Agent J (usually called J), originally James Darrell Edwards III, is one of the two protagonists of the Men in Black film series. Born October 19, 1965, Jay is an agent of the MiB, recruited by Agent K. He is energetic, and tries to bring life and emotion back to the bland organization. He is portrayed by Will Smith in the Men in Black film franchise, as well as in the amusement park ride Men in Black: Alien Attack at Universal Studios Florida. He is voiced by Keith Diamond in the animated series.

Biography

Early life
Not much is known about the life of J (or James Darrel Edwards III) prior to being recruited into Men in Black. His appearance as a small child in 1969 in Men in Black 3 would place the year of his birth as 1965. His father, United States Army Colonel James Darrell Edwards II, was working security at Kennedy Space Center for the Apollo 11 launch, when he was murdered by the alien Boris the Animal after assisting Agent K in stopping a chain of events that would have led to K's death and a large-scale invasion of Earth forty years later. Nothing else is known about the preceding twenty-eight years except that James became a member of the New York City Police Department. J is said to be a big fan of video games and rap music.

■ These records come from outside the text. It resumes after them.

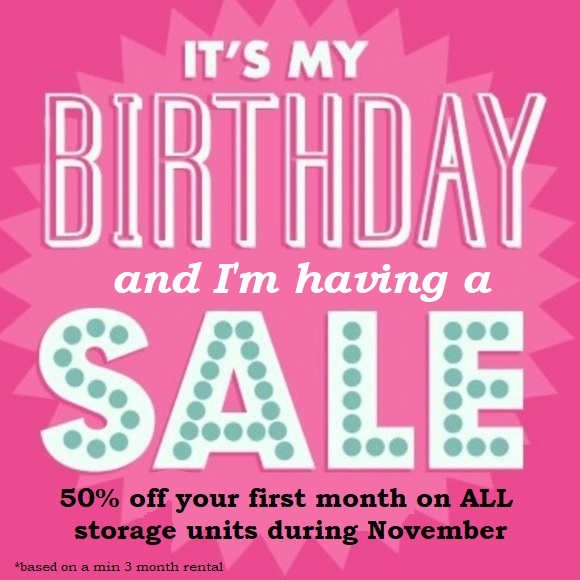 Birthday sale november access sale half price storage.jpg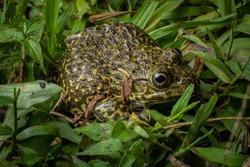 Chinese Edible Toad East Asian Bullfrog Taiwanese Frog Hoplobatrachus rugulosus
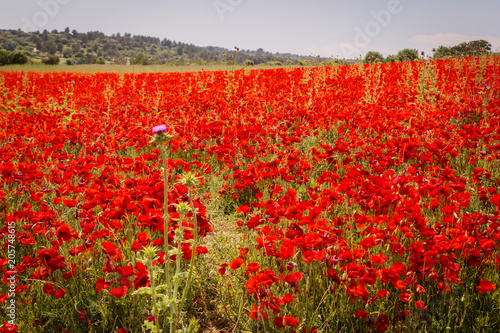 Fotobehang Rood field of poppies in Provence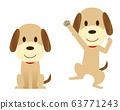 สัตว์เลี้ยงสุนัข座ท่ากระโดดกล้านั่งก่อให้เกิด 63771243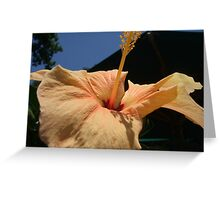 Beautiful Flower Photograph  Greeting Card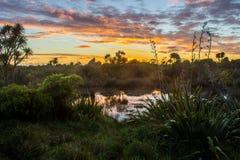 Whatipu regionalności park zdjęcie stock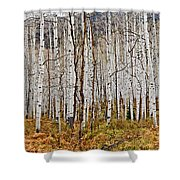 Aspen And Ferns Shower Curtain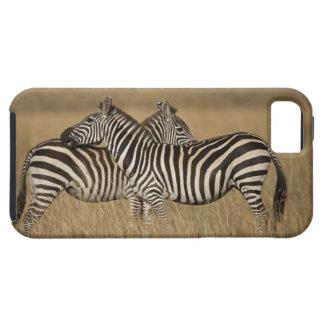 Plains Zebra (Equus quagga) pair grooming, Masai iPhone 5 Cover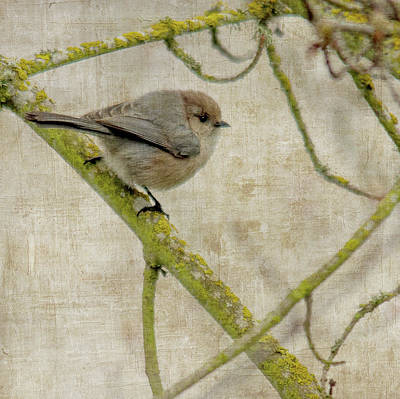 The Rolling Stones Royalty Free Images - Bushtit in Tree Royalty-Free Image by Rebecca Cozart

A line of dialogue from Men in Black II suggests he owned a Game Boy.

Men in Black

Agent J's Men in Black career starts out when, as Officer Edwards III, he runs down a swift, wall-climbing alien on foot. When Men in Black Agent K notices his potential, he recruits J into the organization (within the continuity of the series, the events of Men in Black 3 imply that K recognized J from their meeting in the 60s). At first, J is suspicious, but he decides to join. He is registered as Agent J and his energetic, enthusiastic attitude brings humor to a bland organization. J is not fond of K's diminutive references to him (son, sport, slick, kid, etc.), but gets used to it. In his various featured adventures, he encounters Frank the Pug, the dog who is really an alien; finds out that Jeebs, a previously shown pawn store owner, is actually an alien, not just a buyer of stolen goods from chain snatchers like he originally thought when he was a detective; and delivers a baby squid-like alien. Their first official mission is to stop an alien bug from leaving Earth with a tiny galaxy before the Arquillians (who demand the return of the galaxy) disintegrate the planet. During the final confrontation with the bug, K is swallowed by it in an attempt to get his gun back, leaving J to keep him on Earth. When he starts squishing cockroaches, the bug confronts him, but before it can attack him, K shoots it from the inside. The bug was finally killed by Dr. Laurel Weaver (Linda Fiorentino), a morgue worker whom the bug kidnapped and J's love interest. When K requests to be neuralyzed (a memory-wiping procedure) to retire, J fulfills the request and his new partner is Laurel, who becomes known as Agent L.

Men in Black: The Series
Throughout the series, Agent J is continually treated like a rookie. For example, he is rarely allowed to drive an official Men in Black Car, many secrets are kept from him, they don't let him handle certain equipment, among other things. In addition to these things, he remains the partner of Agent K. Into the animated series, J makes his issued weapon, the "Noisy Cricket", less noisy by attaching a Silencer to it.

Men in Black II
At some point between the first and second film, L goes back to her morgue career, and J has gained a reputation for neuralyzing all of his successors for, in his opinion, unsuitability to work at Men in Black. At the beginning of the film, he neuralyzes his new partner Agent T because he forces T to admit that he joined the agency to be a hero, something that is fundamentally impossible in the Men in Black due to the secretive nature of the organization. This has earned the annoyance of his superior, Zed, who confronts J and tells him he needs to stop neuralyzing his partners. Despite these shortcomings however, he has developed into one of the most highly regarded agents within MIB. Nevertheless, when he is sent to get K back to face a new threat to which only he had details of locked away in his mind, Zed assigns Frank the Pug to be J's temporary partner. J investigates a murder at a local pizza joint committed by Serleena, the Kylothian queen who has arrived to find the Light of Zartha after destroying several planets. During the investigation, he meets and falls in love with an employee named Laura Vasquez. Despite the organization's policy, J does not neuralyze her. J then heads to find Kevin Brown (aka Agent K) who holds the key to finding the Light of Zartha and stopping Serleena before she could get her hands on the Light. When K is de-neuralyzed, J is once again the rookie, but for revenge, J gives K the Noisy Cricket (the tiny gun that K saddled him with in the first film). The duo discover the light is Laura, heir to the throne of Zartha (implied to be K's daughter due to his relationship with her mother) and J reluctantly allows her to fulfill her destiny as he and K finally destroy Serleena for good.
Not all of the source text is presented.